Collected data

....

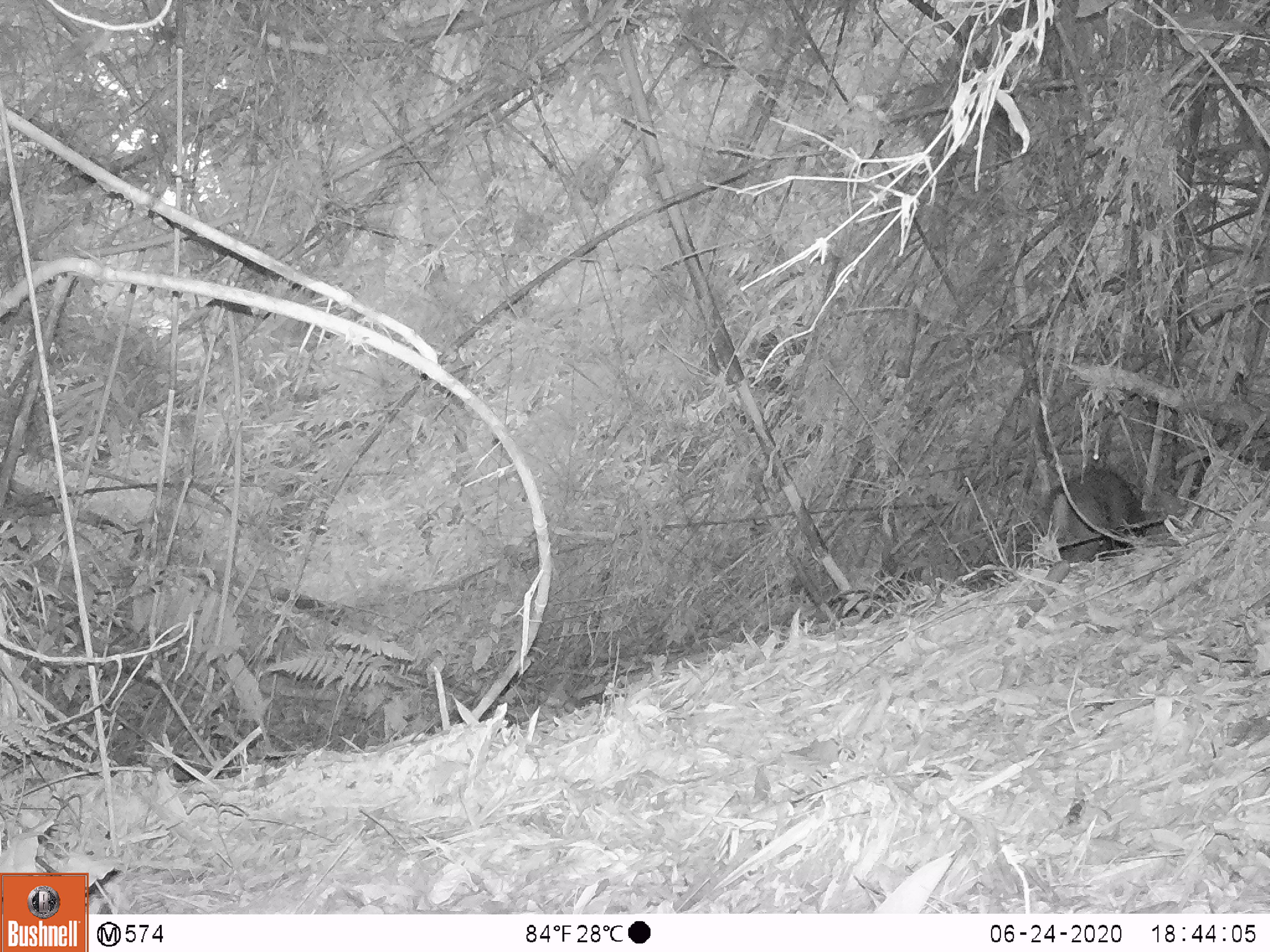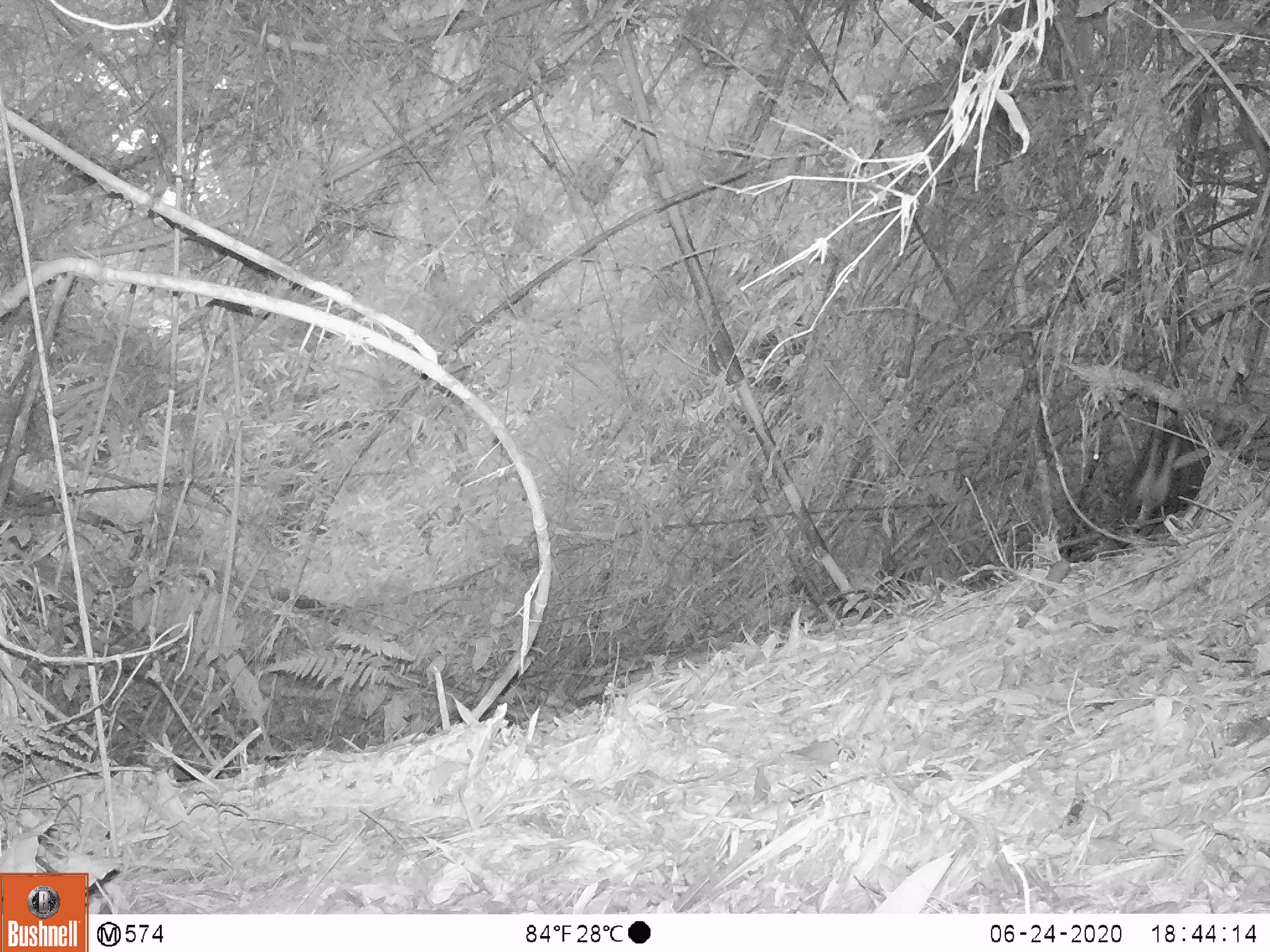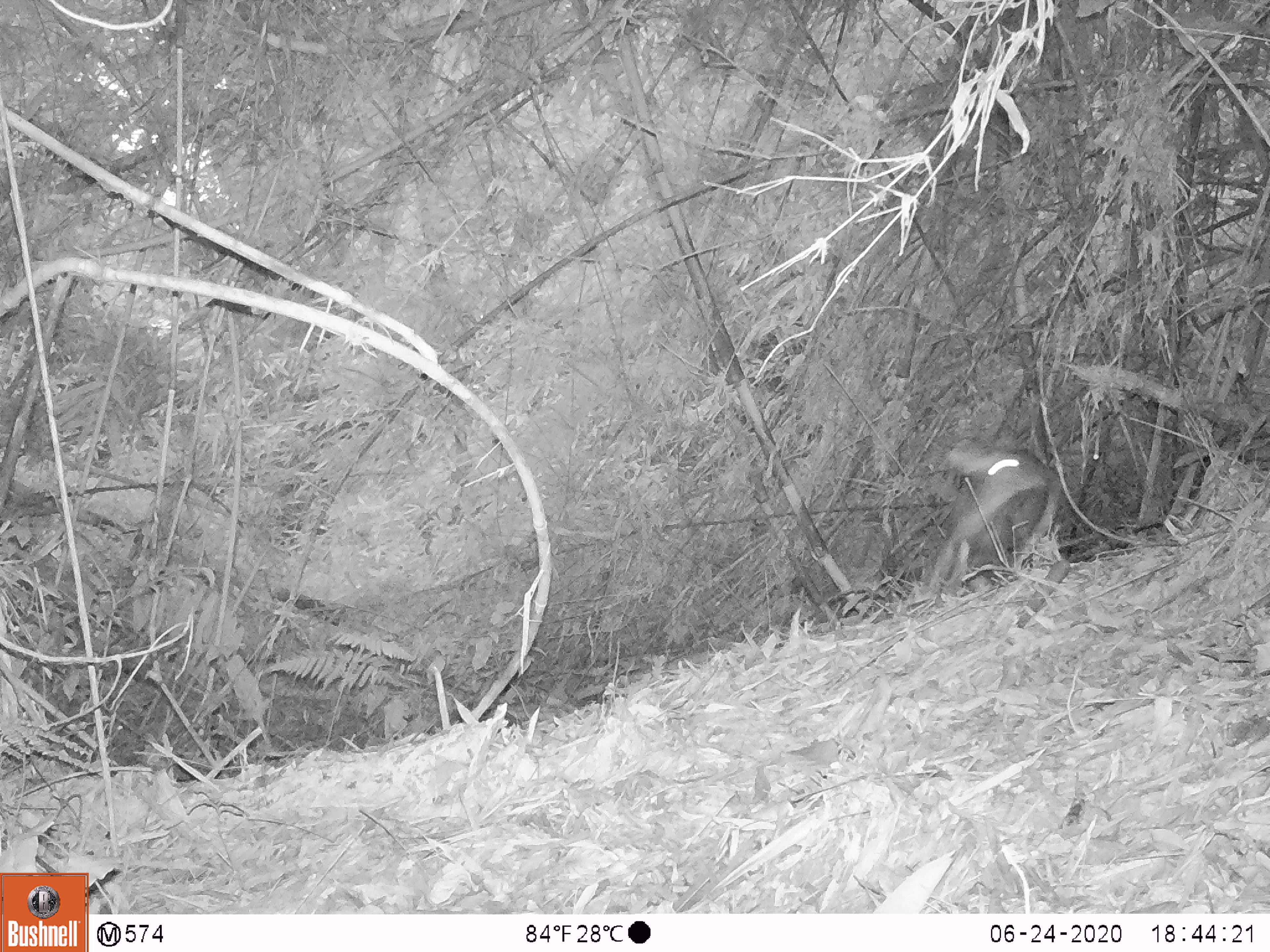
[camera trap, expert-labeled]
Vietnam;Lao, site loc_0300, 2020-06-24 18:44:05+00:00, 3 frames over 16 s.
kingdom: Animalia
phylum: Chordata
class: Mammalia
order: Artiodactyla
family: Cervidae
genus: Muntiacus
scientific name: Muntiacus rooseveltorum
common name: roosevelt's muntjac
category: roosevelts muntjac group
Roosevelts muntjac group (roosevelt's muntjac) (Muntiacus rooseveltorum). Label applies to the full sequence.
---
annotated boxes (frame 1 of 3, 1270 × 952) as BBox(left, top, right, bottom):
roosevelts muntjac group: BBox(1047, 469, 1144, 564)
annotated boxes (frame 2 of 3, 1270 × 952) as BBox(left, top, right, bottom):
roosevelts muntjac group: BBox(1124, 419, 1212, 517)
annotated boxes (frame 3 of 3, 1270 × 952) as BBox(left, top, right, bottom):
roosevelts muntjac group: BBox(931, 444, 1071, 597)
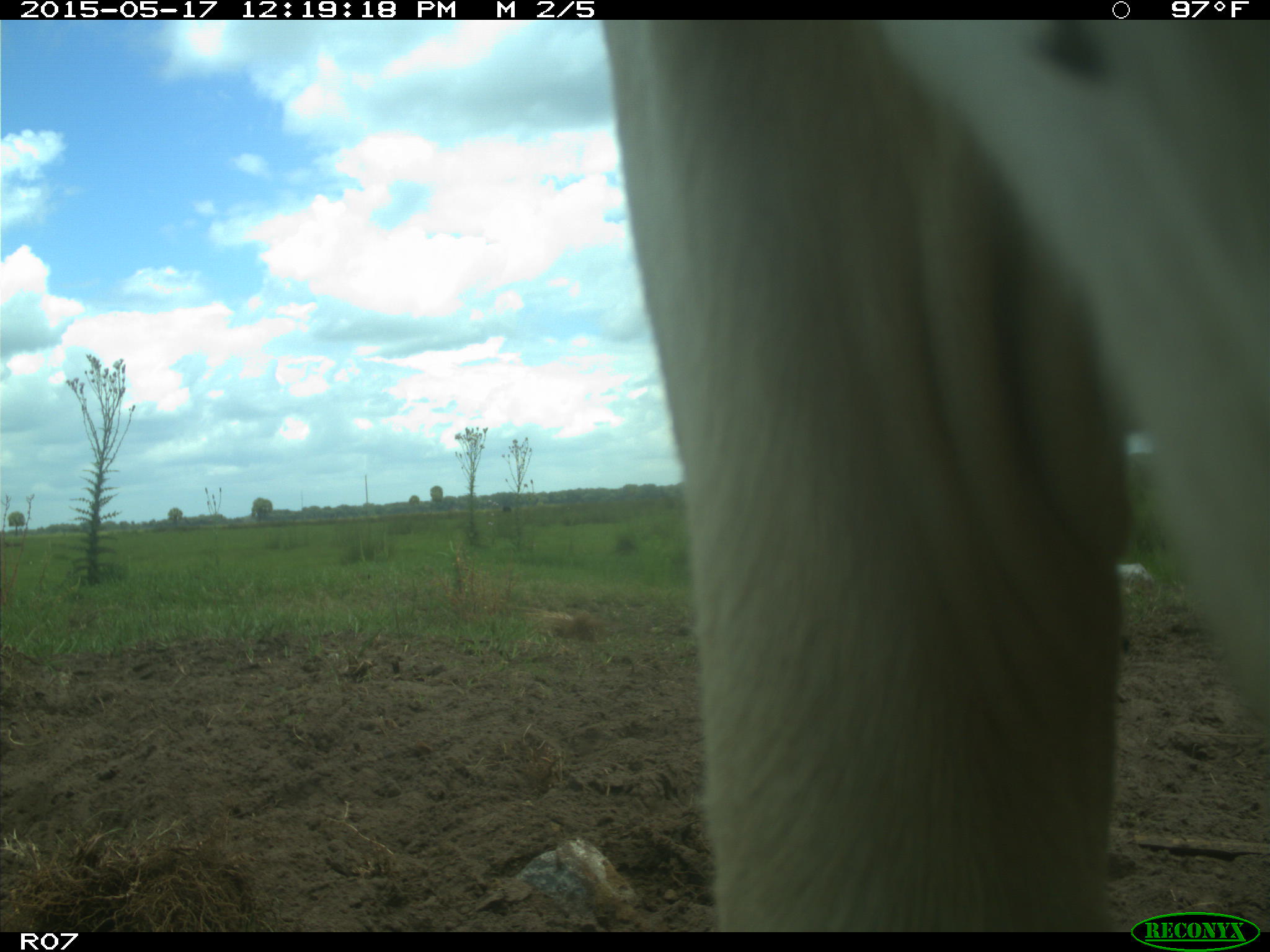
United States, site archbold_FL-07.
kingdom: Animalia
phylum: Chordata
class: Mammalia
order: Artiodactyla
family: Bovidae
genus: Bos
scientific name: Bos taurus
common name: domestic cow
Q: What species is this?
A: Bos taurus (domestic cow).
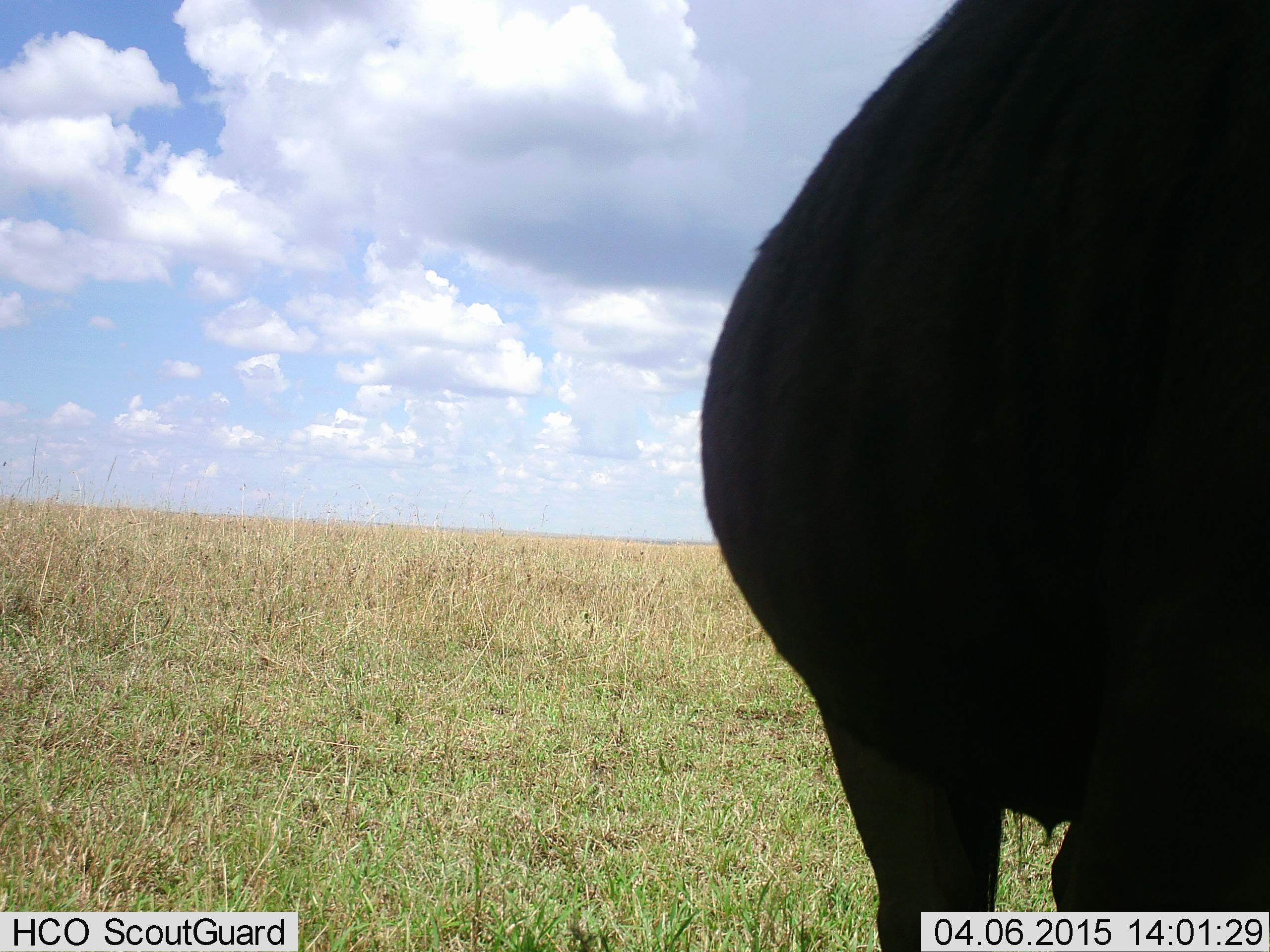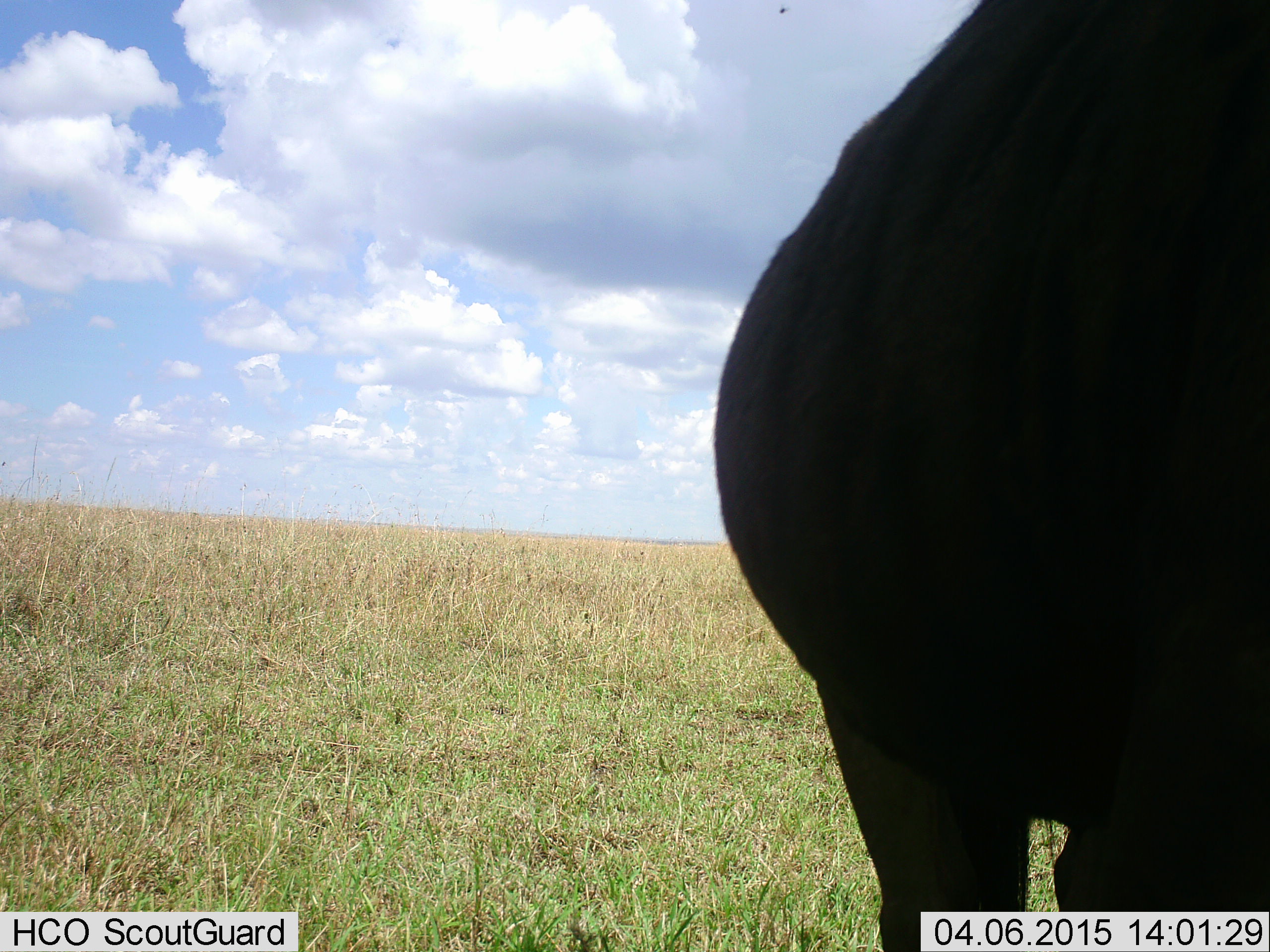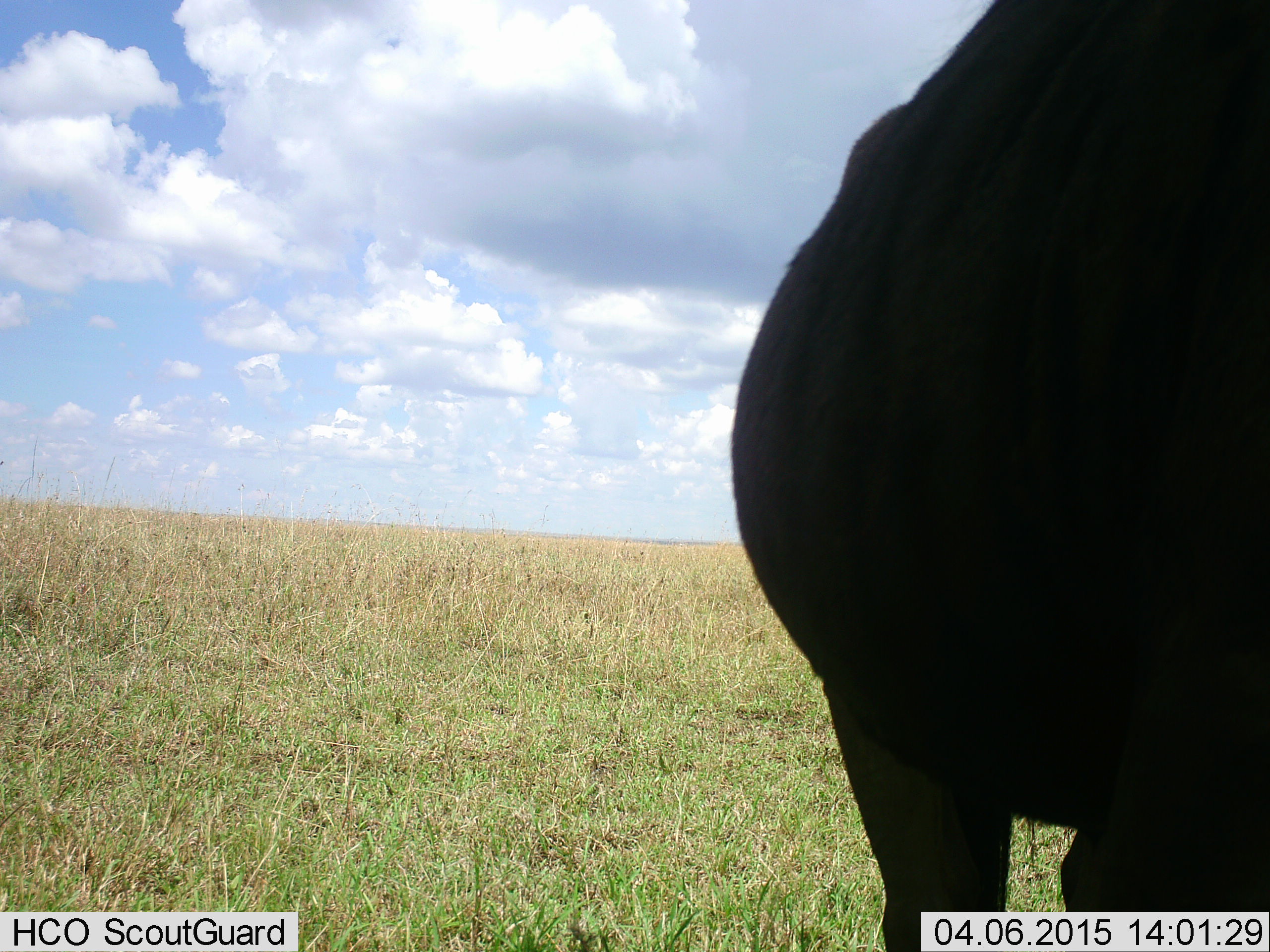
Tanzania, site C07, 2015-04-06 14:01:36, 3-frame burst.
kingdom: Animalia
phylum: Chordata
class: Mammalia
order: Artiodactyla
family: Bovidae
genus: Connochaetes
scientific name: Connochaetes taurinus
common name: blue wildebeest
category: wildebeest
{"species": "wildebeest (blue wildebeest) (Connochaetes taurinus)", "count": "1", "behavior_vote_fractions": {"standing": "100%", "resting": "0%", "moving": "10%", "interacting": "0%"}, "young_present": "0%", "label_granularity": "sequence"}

....

ACTIVITY: The data above must be written out again word for word, without its pictures.

TASK RESPONSE:
[camera trap, expert-labeled]
Vietnam;Lao, site loc_0300, 2020-06-24 18:44:05+00:00, 3 frames over 16 s.
kingdom: Animalia
phylum: Chordata
class: Mammalia
order: Artiodactyla
family: Cervidae
genus: Muntiacus
scientific name: Muntiacus rooseveltorum
common name: roosevelt's muntjac
category: roosevelts muntjac group
Roosevelts muntjac group (roosevelt's muntjac) (Muntiacus rooseveltorum). Label applies to the full sequence.
---
annotated boxes (frame 1 of 3, 1270 × 952) as BBox(left, top, right, bottom):
roosevelts muntjac group: BBox(1047, 469, 1144, 564)
annotated boxes (frame 2 of 3, 1270 × 952) as BBox(left, top, right, bottom):
roosevelts muntjac group: BBox(1124, 419, 1212, 517)
annotated boxes (frame 3 of 3, 1270 × 952) as BBox(left, top, right, bottom):
roosevelts muntjac group: BBox(931, 444, 1071, 597)
United States, site archbold_FL-07.
kingdom: Animalia
phylum: Chordata
class: Mammalia
order: Artiodactyla
family: Bovidae
genus: Bos
scientific name: Bos taurus
common name: domestic cow
Q: What species is this?
A: Bos taurus (domestic cow).
Tanzania, site C07, 2015-04-06 14:01:36, 3-frame burst.
kingdom: Animalia
phylum: Chordata
class: Mammalia
order: Artiodactyla
family: Bovidae
genus: Connochaetes
scientific name: Connochaetes taurinus
common name: blue wildebeest
category: wildebeest
{"species": "wildebeest (blue wildebeest) (Connochaetes taurinus)", "count": "1", "behavior_vote_fractions": {"standing": "100%", "resting": "0%", "moving": "10%", "interacting": "0%"}, "young_present": "0%", "label_granularity": "sequence"}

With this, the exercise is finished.